What I'm trying to do is exactly follow a process where imposition of singular will is not emphasized. I don't see how this means we are trying to agree on things we disagree. If we can't come up with a common understanding of the scope of "packaging" then there's no point in collaborating.

So, I'd like to define what we are trying to accomplish instead of have everyone make they're own assumptions about what problem we solve based on whatever things they are facing. Maybe ones pet problem can be identified as a subset or aspect of the entire problem and then people can warm up to contributing toward that part.

I see this problem factoring into these major areas:

  1. Build configuration and release management. Ways to define a suite of software, specify the configuration for building including things like package versions, build variants, target platforms.

  2. Packaging. Forms of bundling the results of the build in a way that they may be transfered to user machine.

  3. Installation and user setup. How to apply the packages and make them ready to use. This is tied to (2), of course.

And these are likely incomplete as they are based on how I view the problem.

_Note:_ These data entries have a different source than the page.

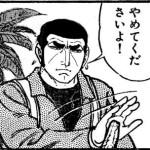 【速報】メンテ終了キタ━━━━(゚∀゚)━━━━!!!! マウント合戦開幕!今回はあっさり揃ったポカレンの人多数!!!
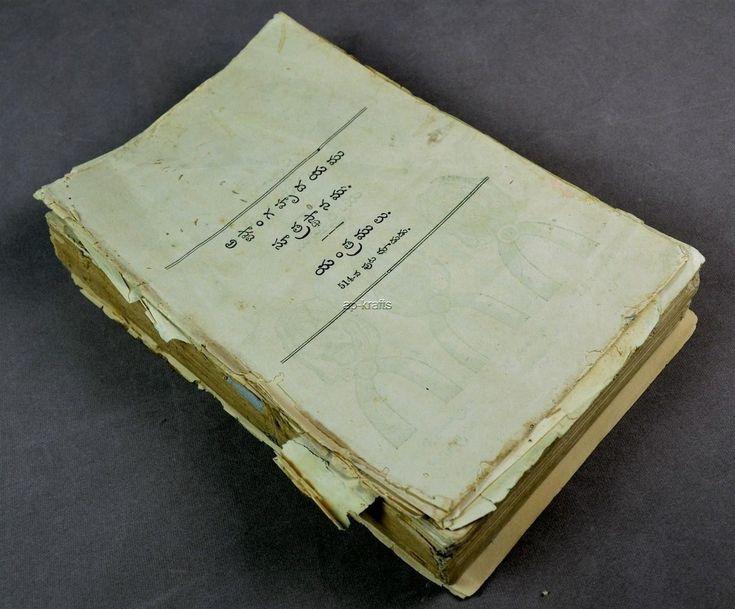 Old Indian Ayurveda Book Ashtanga Hrudayam Sutrstanam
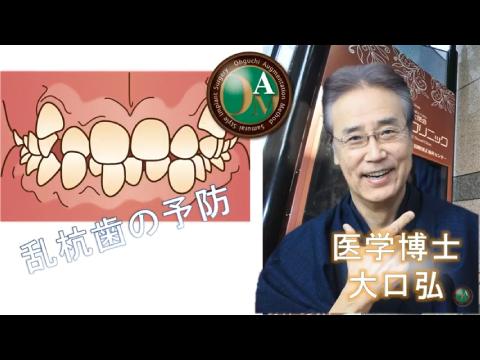 乱杭歯の予防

So, I don't mean to say this is the best separation, but if we can't write down and agree on some kind of breakdown and clarification of the goal like this then I don't know how we can work together towards a common solution.

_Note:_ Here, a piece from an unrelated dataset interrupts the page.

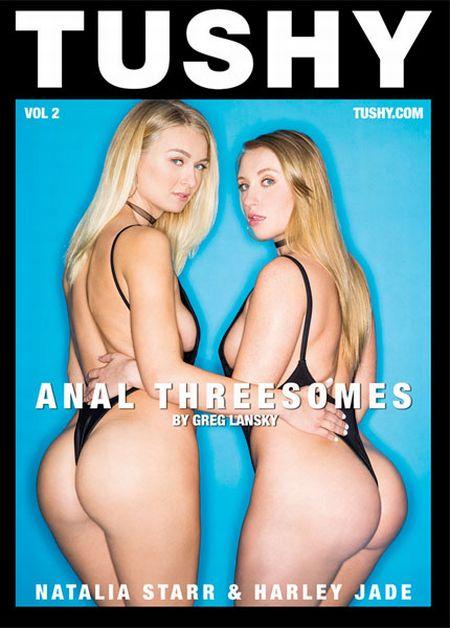 Anal Threesomes 2 / Анальные тройки 2 [2017]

Some general desired features:

  • automation (hands-off build / installation, complex actions hidden behind simple interfaces)
  • modularity between layers (don't tie user run-time setup into build-time environment)
  • flexibility to assert domain-specific policy (eg, how files are layed out, maybe I want to use a different binary package than you, maybe you want a different run-time setup system than me)
  • concise configuration (I want to tell my users: "take this single file, it's all you need to build everything to reproduce Run X Analysis")
  • efficiency of reuse (I don't want to rebuild Package-X for Release-B if it was already built and available from Release-A, my users normally do not want to build if they can install and they don't want to install if they can just setup)
  • don't assume all users are dumb (users sometimes want and must rebuild the entire stack in a way that they can tweak the build variant, hack on ROOT, swap out versions of Python, add print statements to Geant4)

I hope none of these requirements are controversial (they are certainly incomplete) and lead to us trying to "agree on things we disagree". But, without stating them, how can we expect to satisfy them?

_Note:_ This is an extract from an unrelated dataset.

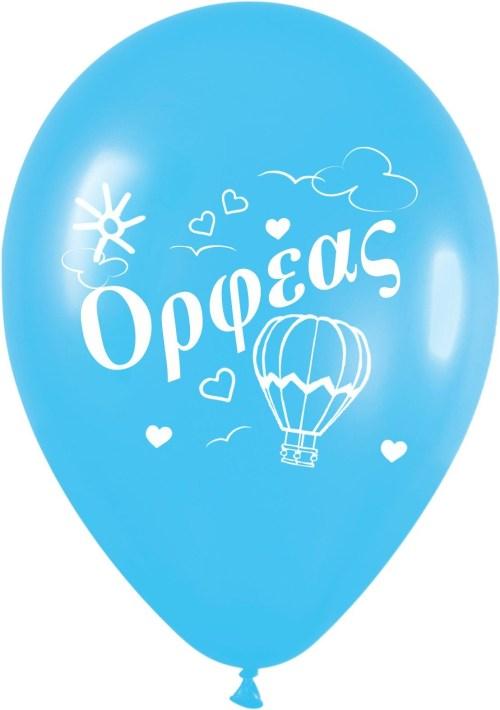 Μπαλόνι τυπωμένο όνομα 'Ορφέας'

A lot of work has gone on in this arena already both in our community and outside. If we do not evaluate that work in in light of some kind of criteria then we are setting ourselves up to reinvent the wheel, yet again (and probably poorly).

The things on my personal radar include and I'd like to know what other ones I might be missing:

  • homebrew looks interesting
  • conda looks interesting
  • guix/nix looks interesting
  • CMT is still interesting
  • Sebastian's hwaf is very interesting
  • Of course, my own worch is personally interesting

I know right now that none of these, as-is, are 100% suitable to satisfy the requirements in my head and so are less likely to satisfy all requirements we can come up with. But some of them are partly suitable, some of them can be changed to be made more suitable and some of them have incredibly good concepts that can, at the very least, be taken and incorporated in new development we may perform.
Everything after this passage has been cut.